(Enunciado A)
Converta em lista o parágrafo do texto sobre religião e legislação que começa com “A Constituição trata como”, preservando suas informações principais.
(Enunciado B)
Dê prosseguimento ao texto sobre religião e legislação a partir da última frase apresentada.

(Texto fornecido)
* * * * *

Quem sou eu

Juiz de Direito desde 2007. Titular do Juizado Especial Cível de Lins(SP). Ex-Professor do Curso de Direito do Unisalesiano em Lins(SP). Ex-delegado de polícia. Motociclista, tatuado e corintiano do "bando de loucos".

25 de set. de 2014

Encontrou Jesus?

(visite facebook Adriano Ponce Jurídico)
            A nossa legislação sempre dedicou atenção à religião, mas nem todos acreditam no poder ressocializador dela.
            No preâmbulo da Constituição Federal, muito embora o nosso Estado seja laico, ou seja, o Brasil não adote religião oficial (que era a católica na Constituição do Império de 1824), consta que ela foi promulgada “sob a proteção de Deus”, disposição que ainda gera polêmica, mas que está sacramentada na Lei Maior e foi utilizada em Cartas anteriores.
            A Constituição trata como “inviolável” a liberdade de consciência e de crença. Condena discriminação em razão da religião. Garante o livre exercício dos cultos religiosos e a proteção aos locais de culto e a suas liturgias. Enfatiza que ninguém será privado de direitos por motivo de crença religiosa ou de convicção filosófica ou política, salvo se as invocar para eximir-se de obrigação legal a todos imposta e recusar-se a cumprir prestação alternativa, fixada em lei. Proíbe União, Estados, Distrito Federal e Municípios de estabelecer cultos religiosos ou igrejas, subvencioná-los, embaraçar-lhes o funcionamento ou manter com eles ou seus representantes relações de dependência ou aliança, ressalvada, na forma da lei, a colaboração de interesse público. Prevê que ensino religioso, de matrícula facultativa, constituirá disciplina dos horários normais das escolas públicas de ensino fundamental. Garante o efeito civil do casamento religioso. Veda a instituição de impostos sobre templos de qualquer culto. Elenca, no seu art. 5º, dentre as chamadas “cláusulas pétreas” (as regras sobre direitos e garantias individuais que não podem ser abolidas por emendas constitucionais), que é assegurada a prestação de assistência religiosa nas entidades civis e militares de internação coletiva.
            No que tange aos estabelecimentos prisionais, a Lei Federal 7.210/1984, conhecida “Lei de Execução Penal”, ressalta que a assistência ao preso e ao internado é dever do Estado, objetivando prevenir o crime e orientar o retorno à convivência em sociedade. E trata especificamente da assistência religiosa...

* * * * *

(Trecho de origem)
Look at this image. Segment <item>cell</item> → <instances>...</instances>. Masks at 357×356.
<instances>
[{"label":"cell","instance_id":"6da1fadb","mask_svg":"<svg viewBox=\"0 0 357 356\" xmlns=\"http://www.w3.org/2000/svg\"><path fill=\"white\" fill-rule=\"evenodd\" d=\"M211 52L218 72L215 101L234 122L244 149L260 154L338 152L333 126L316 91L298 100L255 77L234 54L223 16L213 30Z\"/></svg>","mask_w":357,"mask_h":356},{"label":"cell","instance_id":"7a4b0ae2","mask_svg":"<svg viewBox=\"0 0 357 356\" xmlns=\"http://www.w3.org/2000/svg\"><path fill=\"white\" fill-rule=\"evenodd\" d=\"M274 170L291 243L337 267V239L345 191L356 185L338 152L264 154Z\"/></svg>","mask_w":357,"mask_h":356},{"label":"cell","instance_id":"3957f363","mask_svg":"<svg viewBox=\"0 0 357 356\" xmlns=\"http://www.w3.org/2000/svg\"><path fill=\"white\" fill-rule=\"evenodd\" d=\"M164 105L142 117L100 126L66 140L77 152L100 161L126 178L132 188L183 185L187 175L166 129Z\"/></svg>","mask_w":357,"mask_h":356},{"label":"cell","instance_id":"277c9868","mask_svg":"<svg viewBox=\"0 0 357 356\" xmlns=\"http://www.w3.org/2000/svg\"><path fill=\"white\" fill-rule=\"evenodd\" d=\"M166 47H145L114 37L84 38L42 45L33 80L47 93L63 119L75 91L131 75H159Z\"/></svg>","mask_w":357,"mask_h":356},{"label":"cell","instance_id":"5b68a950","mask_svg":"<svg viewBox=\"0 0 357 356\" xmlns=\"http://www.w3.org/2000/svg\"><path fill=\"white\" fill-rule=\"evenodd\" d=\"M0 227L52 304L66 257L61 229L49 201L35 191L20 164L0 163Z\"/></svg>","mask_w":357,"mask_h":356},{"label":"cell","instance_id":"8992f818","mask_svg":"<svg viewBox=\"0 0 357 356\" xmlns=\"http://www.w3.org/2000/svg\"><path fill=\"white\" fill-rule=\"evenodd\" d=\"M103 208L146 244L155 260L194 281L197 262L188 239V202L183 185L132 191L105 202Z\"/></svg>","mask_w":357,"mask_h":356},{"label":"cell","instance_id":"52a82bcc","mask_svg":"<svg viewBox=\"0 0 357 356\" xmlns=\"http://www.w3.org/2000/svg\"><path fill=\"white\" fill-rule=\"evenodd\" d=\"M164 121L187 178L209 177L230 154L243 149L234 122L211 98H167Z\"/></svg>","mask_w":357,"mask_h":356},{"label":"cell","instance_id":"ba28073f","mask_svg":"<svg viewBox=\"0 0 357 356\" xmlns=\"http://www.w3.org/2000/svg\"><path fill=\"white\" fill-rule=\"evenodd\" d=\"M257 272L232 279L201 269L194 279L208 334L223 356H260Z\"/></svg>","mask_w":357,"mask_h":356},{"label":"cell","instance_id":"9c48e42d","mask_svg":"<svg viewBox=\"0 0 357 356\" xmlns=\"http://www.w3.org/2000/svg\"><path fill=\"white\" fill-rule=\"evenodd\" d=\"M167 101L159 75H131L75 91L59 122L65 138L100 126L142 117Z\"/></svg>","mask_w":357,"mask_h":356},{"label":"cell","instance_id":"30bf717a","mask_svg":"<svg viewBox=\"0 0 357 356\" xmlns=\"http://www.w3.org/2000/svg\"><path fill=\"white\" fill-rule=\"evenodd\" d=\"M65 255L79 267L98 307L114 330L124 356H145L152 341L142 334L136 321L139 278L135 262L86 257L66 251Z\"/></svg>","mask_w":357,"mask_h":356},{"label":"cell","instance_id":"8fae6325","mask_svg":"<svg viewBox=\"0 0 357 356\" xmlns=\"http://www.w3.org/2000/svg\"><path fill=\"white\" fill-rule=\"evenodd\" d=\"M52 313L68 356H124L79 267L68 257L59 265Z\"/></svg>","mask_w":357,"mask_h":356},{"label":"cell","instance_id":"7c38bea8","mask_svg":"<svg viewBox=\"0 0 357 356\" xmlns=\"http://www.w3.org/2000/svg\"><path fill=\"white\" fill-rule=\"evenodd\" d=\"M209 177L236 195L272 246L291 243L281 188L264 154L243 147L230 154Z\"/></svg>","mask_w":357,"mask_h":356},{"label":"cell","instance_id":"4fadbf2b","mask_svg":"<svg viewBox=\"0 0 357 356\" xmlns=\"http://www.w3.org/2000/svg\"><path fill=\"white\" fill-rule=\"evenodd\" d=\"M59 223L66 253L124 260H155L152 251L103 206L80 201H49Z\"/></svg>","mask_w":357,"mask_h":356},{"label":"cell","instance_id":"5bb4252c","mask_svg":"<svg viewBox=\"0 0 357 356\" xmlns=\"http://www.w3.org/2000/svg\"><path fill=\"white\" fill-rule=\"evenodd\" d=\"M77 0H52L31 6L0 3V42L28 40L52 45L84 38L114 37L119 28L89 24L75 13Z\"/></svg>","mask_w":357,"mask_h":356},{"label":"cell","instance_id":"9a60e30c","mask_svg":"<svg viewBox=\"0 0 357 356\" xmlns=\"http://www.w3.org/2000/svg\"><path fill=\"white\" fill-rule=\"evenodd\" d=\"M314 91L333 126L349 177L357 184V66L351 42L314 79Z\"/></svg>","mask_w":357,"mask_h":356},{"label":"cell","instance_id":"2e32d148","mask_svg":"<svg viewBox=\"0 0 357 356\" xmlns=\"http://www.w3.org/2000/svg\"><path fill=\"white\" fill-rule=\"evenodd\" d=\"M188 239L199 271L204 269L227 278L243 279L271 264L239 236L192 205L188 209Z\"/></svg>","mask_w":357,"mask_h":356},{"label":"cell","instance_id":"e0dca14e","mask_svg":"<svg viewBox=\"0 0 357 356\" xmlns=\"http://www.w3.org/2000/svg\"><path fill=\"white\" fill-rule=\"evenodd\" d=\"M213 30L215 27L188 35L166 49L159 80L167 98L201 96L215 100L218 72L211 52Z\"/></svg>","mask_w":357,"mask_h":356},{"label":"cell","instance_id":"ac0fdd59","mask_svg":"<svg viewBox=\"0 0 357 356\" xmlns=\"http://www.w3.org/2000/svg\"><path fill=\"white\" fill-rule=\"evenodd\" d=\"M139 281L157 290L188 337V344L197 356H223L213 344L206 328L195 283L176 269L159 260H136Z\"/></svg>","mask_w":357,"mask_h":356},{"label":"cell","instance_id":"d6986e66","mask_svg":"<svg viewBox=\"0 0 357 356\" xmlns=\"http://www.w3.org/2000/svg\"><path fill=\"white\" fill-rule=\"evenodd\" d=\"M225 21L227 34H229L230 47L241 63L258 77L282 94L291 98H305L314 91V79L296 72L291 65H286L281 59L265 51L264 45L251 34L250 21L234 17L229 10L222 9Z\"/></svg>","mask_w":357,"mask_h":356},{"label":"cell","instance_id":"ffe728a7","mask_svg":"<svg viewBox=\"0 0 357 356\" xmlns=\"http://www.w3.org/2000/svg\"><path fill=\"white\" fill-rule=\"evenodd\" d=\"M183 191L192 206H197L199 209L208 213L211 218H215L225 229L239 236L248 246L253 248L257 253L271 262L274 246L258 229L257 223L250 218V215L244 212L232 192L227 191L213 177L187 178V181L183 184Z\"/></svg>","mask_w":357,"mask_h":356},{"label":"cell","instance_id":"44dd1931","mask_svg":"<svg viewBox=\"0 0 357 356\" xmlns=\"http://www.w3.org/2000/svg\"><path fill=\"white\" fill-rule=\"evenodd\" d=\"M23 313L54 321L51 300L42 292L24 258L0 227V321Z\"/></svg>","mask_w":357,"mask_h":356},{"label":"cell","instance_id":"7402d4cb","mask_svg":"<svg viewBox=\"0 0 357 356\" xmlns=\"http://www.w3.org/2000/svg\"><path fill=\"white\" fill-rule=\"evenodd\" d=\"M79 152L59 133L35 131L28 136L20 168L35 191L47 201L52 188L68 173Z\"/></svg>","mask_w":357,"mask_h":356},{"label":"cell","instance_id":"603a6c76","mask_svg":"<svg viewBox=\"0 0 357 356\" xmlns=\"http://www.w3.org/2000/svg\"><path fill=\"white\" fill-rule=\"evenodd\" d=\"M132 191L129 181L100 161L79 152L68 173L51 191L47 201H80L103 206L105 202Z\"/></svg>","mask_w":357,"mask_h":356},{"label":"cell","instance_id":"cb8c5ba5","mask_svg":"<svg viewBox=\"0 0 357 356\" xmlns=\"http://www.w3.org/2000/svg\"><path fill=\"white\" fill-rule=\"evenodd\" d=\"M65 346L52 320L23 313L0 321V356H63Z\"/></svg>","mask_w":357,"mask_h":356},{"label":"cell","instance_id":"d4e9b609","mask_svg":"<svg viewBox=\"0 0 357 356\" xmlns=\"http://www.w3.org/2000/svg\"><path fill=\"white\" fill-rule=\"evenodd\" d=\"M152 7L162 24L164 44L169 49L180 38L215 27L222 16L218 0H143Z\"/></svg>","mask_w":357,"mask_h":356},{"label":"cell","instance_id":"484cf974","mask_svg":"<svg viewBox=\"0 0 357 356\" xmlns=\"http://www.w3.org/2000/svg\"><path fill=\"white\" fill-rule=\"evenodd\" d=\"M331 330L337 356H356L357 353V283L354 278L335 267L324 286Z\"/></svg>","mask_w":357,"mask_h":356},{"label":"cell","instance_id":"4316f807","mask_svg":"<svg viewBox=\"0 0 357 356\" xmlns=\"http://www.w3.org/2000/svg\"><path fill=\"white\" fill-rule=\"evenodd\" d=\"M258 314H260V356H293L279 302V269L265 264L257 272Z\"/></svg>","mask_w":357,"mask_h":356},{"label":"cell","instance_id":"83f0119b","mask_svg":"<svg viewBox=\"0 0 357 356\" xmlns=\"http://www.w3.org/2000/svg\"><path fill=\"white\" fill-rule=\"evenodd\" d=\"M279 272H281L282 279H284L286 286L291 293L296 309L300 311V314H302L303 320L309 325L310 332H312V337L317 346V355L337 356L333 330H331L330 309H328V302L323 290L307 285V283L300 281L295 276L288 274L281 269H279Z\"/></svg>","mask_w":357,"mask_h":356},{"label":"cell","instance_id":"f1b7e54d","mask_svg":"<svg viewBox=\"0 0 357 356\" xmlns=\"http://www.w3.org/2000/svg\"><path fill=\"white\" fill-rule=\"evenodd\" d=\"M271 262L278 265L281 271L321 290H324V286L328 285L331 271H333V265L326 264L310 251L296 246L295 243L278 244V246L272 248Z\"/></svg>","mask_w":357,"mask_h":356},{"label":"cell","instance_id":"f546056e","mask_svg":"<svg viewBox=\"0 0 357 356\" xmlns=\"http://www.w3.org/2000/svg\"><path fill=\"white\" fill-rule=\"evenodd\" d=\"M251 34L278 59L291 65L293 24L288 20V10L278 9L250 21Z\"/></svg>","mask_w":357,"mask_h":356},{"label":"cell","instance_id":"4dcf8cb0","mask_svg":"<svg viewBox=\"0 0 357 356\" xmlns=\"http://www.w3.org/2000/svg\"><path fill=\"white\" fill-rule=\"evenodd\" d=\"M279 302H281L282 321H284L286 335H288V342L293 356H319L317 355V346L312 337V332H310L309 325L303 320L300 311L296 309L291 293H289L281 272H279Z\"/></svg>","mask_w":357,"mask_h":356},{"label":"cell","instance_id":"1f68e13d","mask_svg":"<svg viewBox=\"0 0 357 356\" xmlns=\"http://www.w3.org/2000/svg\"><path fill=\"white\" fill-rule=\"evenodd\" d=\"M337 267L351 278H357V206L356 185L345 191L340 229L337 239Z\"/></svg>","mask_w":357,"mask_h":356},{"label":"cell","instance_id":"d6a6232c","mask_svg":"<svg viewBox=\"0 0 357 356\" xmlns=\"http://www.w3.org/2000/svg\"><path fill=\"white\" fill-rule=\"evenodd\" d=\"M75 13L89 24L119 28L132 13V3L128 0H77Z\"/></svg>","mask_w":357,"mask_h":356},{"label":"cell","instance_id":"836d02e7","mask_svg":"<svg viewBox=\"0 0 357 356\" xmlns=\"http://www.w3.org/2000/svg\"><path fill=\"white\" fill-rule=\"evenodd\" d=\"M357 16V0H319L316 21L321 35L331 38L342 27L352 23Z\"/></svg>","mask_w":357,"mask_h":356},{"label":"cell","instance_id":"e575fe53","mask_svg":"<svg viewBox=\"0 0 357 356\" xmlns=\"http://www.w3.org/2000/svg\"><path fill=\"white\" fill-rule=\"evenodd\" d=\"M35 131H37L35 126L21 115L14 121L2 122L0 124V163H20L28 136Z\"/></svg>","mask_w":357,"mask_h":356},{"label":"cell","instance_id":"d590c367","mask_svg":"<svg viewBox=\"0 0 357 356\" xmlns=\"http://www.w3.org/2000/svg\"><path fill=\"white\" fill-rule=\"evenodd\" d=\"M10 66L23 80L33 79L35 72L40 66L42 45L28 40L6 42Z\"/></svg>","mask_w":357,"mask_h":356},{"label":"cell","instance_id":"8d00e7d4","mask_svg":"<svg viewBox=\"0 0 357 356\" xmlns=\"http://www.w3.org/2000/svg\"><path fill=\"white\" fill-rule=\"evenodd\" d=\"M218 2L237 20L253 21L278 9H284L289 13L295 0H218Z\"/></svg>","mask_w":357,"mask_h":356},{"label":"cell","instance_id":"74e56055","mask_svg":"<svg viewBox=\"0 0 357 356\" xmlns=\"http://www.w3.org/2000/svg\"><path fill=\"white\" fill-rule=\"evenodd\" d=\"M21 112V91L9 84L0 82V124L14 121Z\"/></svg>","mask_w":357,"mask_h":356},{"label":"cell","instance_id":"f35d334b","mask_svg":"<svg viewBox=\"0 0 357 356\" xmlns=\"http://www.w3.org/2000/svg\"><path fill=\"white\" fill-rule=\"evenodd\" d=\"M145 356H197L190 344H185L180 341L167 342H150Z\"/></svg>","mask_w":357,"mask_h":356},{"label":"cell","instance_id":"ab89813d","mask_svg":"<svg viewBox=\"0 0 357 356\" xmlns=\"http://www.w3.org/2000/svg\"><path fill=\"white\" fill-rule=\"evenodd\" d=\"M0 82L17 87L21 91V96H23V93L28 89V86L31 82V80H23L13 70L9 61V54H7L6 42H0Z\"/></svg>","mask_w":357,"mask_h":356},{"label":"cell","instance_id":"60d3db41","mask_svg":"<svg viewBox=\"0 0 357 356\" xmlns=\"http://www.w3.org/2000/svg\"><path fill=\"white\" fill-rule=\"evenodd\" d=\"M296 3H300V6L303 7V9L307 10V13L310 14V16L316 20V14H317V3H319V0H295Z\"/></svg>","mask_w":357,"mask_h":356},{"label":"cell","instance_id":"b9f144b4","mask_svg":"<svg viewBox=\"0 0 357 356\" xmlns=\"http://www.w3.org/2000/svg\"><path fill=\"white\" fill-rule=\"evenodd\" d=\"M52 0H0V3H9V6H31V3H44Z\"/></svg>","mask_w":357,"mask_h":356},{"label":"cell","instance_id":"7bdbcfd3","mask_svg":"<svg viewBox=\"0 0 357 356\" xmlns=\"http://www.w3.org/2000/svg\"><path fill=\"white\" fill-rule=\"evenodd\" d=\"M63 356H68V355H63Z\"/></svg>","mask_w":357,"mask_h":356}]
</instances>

* * * * *

(Resposta do exercício A)
- Declara invioláveis a liberdade de consciência e a de crença.
- Condena a discriminação por motivo religioso.
- Garante o livre exercício dos cultos e a proteção aos locais de culto e às suas liturgias.
- Ninguém é privado de direitos por crença religiosa ou convicção filosófica ou política. A exceção é quem as invoca para se eximir de obrigação legal imposta a todos e se recusa a cumprir prestação alternativa fixada em lei.
- Proíbe União, Estados, Distrito Federal e Municípios de:
  - estabelecer cultos ou igrejas;
  - subvencioná-los;
  - embaraçar-lhes o funcionamento;
  - manter com eles ou seus representantes relações de dependência ou aliança.
  Fica ressalvada a colaboração de interesse público, na forma da lei.
- Prevê o ensino religioso, de matrícula facultativa, como disciplina dos horários normais das escolas públicas de ensino fundamental.
- Garante efeito civil ao casamento religioso.
- Veda a instituição de impostos sobre templos de qualquer culto.
- Inclui no art. 5º, entre as cláusulas pétreas, a assistência religiosa nas entidades civis e militares de internação coletiva.

(Resposta do exercício B)
            Muitas vezes o indivíduo se apresenta para ser interrogado e faz questão de deixar claro que está arrependido e que “se converteu” na cadeia. E nessas horas muita gente “torce o nariz” por entender, de forma generalizada e apressada, que tudo não passa de um “teatro” para sensibilizar o juiz (muito embora a “conversão” não isente ninguém da responsabilidade penal). Acontece também de a testemunha, quando o juiz a questiona com um pouco mais de veemência para confirmar se de fato fala a verdade, responder: “eu sou crente e por isso não minto”. Nessas horas há quem encare essas falas, de forma expressa ou velada, com desconfiança, ironia ou até com uma certa dose de humor, o que retrata evidente desrespeito. Isso porque existe mesmo a possibilidade de a pessoa invocar determinada crença para tentar maquiar aquilo que realmente é e realmente pensa ou deseja. Ocorre que nem todo mundo é dissimulado. Não devemos receber a assertiva de que a pessoa “encontrou Jesus” (só para dar um exemplo, pois não estou aqui para discutir o que ou quem deve ou não deve ser reverenciado) sem acreditar nessa possibilidade e na mudança que a religiosidade é capaz de introduzir na vida de uma pessoa e de quem está à sua volta. E tem mais: tem gente que não está acostumada a ouvir o outro a falar da fé porque muita gente tem vergonha de assumir a sua e de invocá-la com frequência e difundi-la... Por isso, a pessoa pode tanto ter escolhido o bom caminho quanto se convencido de que deve falar disso sempre que puder (o que acaba aborrecendo alguns)...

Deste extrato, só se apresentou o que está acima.